William sat on the edge of the bed, still in his pirate costume, minus the hat, wig, and belt with all its accoutrements. He hadn’t even washed the black dye from his b eard. It added to the evening’s surrealism. He slumped forward, his hands clasped between his knees. When Julia swung the door wider, he barely lifted his head, just enough to peer at her from underneath his lashes. His forehead creased, and not just because he was looking up at her: the eyes that met hers were anguished.
Julia's pulse swished in her ears, her emotions a riot of disappointment, sadness, compassion, and even guilt. She came in, shut the door, and sat beside him on the edge of the bed. She, too, was still in her Gráinne O’Malley costume. She stared at the opposite wall, where she could watch their reflections in the dresser mirror.
“I’m sorry,” William murmured after a moment, his voice thin and strained. “I’m sorry I doubted you. I know it’s not an excuse, but... I’ve only been a parent for six months. You’ve had a lot longer to sharpen your parenting instincts.”
“I appreciate your apology, I really do,” Julia began. “I’m not saying I need you to agree with me on every single thing, but it felt like you weren’t even open to the possibility that I might be right. I felt like you just dismissed my gut instinct out of hand.”
In the dresser mirror's reflection, she saw him nodding. “You’re right. I’m not going to sit here and tell you that’s not exactly what I did. And I’m just so sorry.”
Julia couldn’t suppress the tiny furrow that appeared between her brows. “Is it because of what happened last time?”
In the mirror, William’s head tilted. “Last time?”
Julia’s eyes stung ominously. “In 2006,” she whispered. “When my judgment was so poor. Do you still not trust me because of that?”
His features warping with anguish, William turned his whole body to face her. After a moment’s hesitation, she also turned to meet his tortured gaze.
“Julie,” he began, “I can honestly say I’ve put all of that behind me. I know what happened then, and I know we’ve both grown since then. No; what happened is that I had a blind spot, where Xavier is concerned. I forgot that he’s a teenager, and a clever one, at that.”
Julia nodded slowly, but her head was a cacophony of thoughts and emotions, broken only when William tentatively took hold of her hand. She looked up, meeting his earnest eyes with hers. He slid his other hand on top of hers and touch ed the engagement ring he had given her only yesterday.

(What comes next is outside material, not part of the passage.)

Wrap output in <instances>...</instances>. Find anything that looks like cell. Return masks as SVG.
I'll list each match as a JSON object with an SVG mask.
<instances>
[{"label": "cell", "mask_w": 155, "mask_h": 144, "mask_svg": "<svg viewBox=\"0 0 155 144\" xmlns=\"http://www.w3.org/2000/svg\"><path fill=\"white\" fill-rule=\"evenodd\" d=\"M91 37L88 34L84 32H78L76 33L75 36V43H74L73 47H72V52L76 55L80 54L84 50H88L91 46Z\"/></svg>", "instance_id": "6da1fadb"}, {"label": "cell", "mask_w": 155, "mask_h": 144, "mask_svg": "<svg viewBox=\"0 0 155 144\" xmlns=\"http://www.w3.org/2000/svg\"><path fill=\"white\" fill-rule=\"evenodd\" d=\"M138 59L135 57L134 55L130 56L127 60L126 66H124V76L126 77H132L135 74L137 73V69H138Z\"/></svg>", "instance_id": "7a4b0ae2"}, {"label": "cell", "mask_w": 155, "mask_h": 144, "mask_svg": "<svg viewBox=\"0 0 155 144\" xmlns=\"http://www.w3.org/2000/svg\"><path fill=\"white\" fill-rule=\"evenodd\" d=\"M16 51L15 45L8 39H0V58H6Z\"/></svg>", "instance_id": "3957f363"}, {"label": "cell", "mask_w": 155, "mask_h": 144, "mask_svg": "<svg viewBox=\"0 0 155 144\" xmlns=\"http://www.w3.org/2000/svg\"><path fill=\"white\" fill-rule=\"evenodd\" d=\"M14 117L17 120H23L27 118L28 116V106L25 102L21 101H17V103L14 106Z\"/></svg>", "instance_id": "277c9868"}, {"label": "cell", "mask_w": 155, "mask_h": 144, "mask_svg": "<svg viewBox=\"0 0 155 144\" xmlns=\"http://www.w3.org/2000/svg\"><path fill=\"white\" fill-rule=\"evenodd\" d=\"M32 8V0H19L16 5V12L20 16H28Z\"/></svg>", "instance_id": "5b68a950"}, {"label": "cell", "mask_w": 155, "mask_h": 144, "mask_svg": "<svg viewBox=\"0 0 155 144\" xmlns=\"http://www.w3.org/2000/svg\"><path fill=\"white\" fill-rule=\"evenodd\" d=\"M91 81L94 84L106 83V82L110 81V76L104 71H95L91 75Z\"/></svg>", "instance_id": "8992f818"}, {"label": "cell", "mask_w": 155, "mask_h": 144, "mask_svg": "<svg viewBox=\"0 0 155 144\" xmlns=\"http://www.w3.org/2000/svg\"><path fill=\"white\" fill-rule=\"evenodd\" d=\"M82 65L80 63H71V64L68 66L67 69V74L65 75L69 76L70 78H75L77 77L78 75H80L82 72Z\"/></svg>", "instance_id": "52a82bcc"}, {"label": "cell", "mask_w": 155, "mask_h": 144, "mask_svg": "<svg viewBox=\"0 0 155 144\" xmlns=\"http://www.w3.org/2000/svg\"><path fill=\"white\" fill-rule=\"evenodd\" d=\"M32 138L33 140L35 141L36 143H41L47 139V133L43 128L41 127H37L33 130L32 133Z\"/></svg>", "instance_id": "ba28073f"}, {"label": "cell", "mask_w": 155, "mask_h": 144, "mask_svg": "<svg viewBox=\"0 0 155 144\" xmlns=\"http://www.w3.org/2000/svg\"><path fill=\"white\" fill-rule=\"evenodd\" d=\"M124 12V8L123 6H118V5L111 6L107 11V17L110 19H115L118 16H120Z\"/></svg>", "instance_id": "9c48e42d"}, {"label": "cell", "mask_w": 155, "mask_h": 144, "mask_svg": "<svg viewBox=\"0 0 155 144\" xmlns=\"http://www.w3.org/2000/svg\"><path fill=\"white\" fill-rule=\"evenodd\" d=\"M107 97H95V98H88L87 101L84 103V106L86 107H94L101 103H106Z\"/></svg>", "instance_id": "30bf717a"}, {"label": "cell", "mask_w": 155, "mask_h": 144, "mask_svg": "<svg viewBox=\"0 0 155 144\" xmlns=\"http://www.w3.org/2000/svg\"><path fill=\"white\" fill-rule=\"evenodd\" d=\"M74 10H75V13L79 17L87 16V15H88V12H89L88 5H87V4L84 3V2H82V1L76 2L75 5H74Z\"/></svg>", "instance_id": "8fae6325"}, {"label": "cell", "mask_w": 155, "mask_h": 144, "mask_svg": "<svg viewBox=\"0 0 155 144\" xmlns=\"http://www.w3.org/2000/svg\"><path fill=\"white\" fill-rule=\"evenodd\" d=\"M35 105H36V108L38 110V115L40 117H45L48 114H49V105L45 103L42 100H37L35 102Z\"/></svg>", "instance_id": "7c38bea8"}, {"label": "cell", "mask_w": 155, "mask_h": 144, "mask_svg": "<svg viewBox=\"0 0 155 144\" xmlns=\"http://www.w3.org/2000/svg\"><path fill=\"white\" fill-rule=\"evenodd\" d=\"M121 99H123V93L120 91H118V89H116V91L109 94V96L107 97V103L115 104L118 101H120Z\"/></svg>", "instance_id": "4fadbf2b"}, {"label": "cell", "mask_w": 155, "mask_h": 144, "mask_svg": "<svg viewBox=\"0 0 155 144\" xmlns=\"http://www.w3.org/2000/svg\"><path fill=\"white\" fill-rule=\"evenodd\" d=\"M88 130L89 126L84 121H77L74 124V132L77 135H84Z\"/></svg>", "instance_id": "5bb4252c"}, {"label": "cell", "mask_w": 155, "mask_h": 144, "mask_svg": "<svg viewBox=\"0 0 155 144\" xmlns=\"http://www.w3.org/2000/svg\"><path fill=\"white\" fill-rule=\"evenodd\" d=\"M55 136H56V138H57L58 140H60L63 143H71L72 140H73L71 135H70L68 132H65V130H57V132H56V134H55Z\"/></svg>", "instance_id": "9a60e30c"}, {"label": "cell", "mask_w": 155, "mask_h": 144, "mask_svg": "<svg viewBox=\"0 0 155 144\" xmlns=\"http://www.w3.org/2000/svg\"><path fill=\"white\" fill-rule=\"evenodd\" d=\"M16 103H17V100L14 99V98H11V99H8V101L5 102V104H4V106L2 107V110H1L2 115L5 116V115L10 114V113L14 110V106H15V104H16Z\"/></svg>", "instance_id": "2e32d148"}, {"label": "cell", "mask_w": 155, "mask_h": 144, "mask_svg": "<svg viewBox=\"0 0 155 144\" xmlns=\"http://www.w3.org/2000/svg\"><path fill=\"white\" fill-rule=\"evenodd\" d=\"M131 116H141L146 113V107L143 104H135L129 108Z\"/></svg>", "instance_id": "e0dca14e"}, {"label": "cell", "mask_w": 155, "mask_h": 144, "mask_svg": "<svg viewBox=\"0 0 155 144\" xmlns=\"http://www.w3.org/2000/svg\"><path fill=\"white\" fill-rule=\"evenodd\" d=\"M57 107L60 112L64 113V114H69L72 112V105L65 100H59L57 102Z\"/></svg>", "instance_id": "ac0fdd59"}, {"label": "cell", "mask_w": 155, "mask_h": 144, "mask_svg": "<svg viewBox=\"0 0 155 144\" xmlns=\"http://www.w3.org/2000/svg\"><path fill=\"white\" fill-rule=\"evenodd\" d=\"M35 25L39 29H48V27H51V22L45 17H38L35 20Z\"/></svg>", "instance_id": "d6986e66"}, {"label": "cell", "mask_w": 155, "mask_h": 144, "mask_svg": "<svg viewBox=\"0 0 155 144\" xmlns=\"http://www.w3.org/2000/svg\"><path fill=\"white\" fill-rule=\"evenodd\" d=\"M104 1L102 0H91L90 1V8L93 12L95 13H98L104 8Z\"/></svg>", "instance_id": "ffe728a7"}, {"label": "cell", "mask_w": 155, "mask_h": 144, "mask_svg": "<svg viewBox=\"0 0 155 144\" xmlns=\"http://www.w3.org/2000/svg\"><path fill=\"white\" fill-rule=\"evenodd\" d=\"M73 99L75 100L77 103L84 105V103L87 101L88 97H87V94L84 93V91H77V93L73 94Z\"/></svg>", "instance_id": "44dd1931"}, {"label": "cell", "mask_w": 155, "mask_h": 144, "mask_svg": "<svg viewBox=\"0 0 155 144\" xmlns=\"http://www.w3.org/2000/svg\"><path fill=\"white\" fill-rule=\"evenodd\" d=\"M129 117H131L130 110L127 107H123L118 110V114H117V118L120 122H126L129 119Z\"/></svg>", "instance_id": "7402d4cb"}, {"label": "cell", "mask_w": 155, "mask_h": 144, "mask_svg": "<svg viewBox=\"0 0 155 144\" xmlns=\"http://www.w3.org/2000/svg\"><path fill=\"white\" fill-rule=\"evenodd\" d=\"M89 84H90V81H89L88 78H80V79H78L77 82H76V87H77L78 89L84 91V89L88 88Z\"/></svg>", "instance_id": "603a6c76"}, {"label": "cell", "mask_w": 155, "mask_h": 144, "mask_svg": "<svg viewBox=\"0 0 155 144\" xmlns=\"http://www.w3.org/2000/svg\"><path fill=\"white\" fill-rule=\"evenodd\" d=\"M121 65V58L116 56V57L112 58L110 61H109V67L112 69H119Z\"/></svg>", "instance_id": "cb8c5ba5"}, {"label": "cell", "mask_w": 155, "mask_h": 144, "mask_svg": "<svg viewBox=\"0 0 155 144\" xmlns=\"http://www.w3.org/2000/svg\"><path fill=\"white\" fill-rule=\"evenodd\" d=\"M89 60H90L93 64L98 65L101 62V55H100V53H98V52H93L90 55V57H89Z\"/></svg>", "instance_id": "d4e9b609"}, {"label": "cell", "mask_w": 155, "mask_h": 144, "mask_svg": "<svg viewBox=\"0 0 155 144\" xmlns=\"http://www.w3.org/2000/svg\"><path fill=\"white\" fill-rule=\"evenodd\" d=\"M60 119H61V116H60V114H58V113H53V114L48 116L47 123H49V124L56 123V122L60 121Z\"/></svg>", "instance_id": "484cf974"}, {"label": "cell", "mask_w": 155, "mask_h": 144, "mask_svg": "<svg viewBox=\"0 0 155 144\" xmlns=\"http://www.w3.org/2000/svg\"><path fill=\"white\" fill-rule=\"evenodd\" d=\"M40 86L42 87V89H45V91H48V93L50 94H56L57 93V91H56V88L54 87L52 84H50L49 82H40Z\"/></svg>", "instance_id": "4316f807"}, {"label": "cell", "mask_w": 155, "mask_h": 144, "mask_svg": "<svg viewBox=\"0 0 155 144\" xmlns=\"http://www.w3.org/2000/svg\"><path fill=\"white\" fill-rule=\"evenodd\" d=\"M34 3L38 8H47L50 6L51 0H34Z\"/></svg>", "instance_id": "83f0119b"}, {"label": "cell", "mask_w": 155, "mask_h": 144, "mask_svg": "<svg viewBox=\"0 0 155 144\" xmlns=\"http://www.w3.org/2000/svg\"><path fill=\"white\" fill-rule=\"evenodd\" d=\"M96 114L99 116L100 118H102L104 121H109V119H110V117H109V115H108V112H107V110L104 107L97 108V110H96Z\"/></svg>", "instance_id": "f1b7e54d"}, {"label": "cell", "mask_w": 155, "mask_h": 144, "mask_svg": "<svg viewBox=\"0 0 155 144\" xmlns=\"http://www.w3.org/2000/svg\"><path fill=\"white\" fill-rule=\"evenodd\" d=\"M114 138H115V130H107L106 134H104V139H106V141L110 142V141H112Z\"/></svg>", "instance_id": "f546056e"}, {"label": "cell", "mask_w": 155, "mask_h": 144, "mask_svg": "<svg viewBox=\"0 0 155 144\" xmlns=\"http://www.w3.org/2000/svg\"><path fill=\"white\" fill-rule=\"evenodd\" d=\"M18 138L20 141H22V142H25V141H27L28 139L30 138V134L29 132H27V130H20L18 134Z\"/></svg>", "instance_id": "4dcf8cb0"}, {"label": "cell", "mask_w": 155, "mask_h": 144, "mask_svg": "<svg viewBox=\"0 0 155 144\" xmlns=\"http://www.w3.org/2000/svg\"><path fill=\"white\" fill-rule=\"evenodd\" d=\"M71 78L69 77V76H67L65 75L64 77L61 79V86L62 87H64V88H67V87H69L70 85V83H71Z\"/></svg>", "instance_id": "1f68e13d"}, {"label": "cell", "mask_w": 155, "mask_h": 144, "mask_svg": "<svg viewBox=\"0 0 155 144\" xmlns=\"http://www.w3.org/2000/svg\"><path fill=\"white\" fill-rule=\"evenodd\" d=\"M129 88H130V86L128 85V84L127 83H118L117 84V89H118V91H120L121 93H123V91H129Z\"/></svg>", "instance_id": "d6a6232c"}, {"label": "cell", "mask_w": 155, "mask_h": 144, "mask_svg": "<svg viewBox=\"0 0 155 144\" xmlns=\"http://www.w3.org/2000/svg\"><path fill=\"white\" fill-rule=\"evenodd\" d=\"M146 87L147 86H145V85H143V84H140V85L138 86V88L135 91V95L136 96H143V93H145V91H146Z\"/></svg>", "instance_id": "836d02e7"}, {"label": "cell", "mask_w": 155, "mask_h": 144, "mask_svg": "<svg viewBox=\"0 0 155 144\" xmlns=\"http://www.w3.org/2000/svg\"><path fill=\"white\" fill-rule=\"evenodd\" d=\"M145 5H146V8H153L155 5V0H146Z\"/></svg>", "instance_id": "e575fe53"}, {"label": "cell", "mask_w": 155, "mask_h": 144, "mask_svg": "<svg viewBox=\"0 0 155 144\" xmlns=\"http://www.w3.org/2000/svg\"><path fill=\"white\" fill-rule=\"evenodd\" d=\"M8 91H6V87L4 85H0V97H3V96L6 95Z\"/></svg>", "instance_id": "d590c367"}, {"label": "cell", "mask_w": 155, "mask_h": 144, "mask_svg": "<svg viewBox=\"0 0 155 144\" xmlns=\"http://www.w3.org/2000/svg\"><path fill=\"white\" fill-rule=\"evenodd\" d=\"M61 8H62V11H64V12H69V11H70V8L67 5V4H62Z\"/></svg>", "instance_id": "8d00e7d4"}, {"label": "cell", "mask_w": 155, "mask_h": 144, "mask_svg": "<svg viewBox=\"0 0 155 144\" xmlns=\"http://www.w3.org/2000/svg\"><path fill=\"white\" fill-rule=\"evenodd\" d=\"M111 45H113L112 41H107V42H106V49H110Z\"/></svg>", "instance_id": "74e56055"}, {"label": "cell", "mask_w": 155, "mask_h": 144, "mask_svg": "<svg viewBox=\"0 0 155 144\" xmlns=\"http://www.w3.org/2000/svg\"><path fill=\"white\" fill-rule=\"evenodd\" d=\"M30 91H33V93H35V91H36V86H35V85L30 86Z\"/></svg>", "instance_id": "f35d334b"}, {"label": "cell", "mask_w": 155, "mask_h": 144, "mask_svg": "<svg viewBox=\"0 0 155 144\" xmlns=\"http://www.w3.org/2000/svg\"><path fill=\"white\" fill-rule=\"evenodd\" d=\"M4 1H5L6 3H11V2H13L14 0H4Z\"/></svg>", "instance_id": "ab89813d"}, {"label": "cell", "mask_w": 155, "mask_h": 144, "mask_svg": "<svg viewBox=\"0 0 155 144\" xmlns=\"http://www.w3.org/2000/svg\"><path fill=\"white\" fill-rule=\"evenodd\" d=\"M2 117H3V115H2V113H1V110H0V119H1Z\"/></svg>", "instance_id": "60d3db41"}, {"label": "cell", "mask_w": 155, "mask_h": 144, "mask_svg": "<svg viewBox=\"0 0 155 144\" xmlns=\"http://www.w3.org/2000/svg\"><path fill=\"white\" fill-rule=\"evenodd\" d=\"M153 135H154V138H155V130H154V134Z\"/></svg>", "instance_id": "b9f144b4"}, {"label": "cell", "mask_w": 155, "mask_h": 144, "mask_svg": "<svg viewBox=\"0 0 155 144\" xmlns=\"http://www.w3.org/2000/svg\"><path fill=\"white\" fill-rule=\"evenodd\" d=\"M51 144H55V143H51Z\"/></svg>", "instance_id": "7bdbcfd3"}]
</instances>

“I’m sorry, sweetheart,” he repeated, his voice tight with emotion. “I’ll never trivialize your concerns again. I never should have in the first place.”
The familiar warmth flooded Julia's chest. She picked up his hand and held it against her cheek, leaning into it and closing her eyes against its warmth. “Of course I forgive you, Will.”
A sound poured from him, as if all the breath evacuated his lungs. Her eyes flew open again to find tears swimming in his. “You have no idea how worried I’ve been the past few hours,” he confessed, his voice thin and strained.
“About what?”
“Us.”
“I love you, Will. It’s going to take a lot more than this one little hiccup to get rid of me.” He gave a ragged laugh, and she added, “Now go scrub that black dye out of your beard so I can kiss you.”
Humming, he pointed out, “It didn’t stop you from kissing me before.” But with a grin, he took himself to the bathroom to do her bidding. And when he returned, he locked the bedroom door, undressed them both, and turned off the lights.
Later, sex-sated against his side, her voice thick with fatigue, Julia confessed, “I have no idea what we’re going to do about this.”
“Hmm?” murmured William, already half-asleep.
“Paige and Xavier.”
The reminder of what had happened fully woke him. “I don’t know yet, either, but I’m sure it can wait for tomorrow.”
She poked him lightly in the ribs, causing him to squirm. “What’s going to happen when they’re no longer infatuated with each other, but they’re still step-cousins?”
William shuddered.
“Exactly,” Julia replied drily. “They’ll still see each other at every family function.”
After a moment’s consideration, William deadpanned, “We’re all going to need therapy for that. ”
Long after William’s breathing had evened out, Julia muttered to herself, “Thank God for Clio.”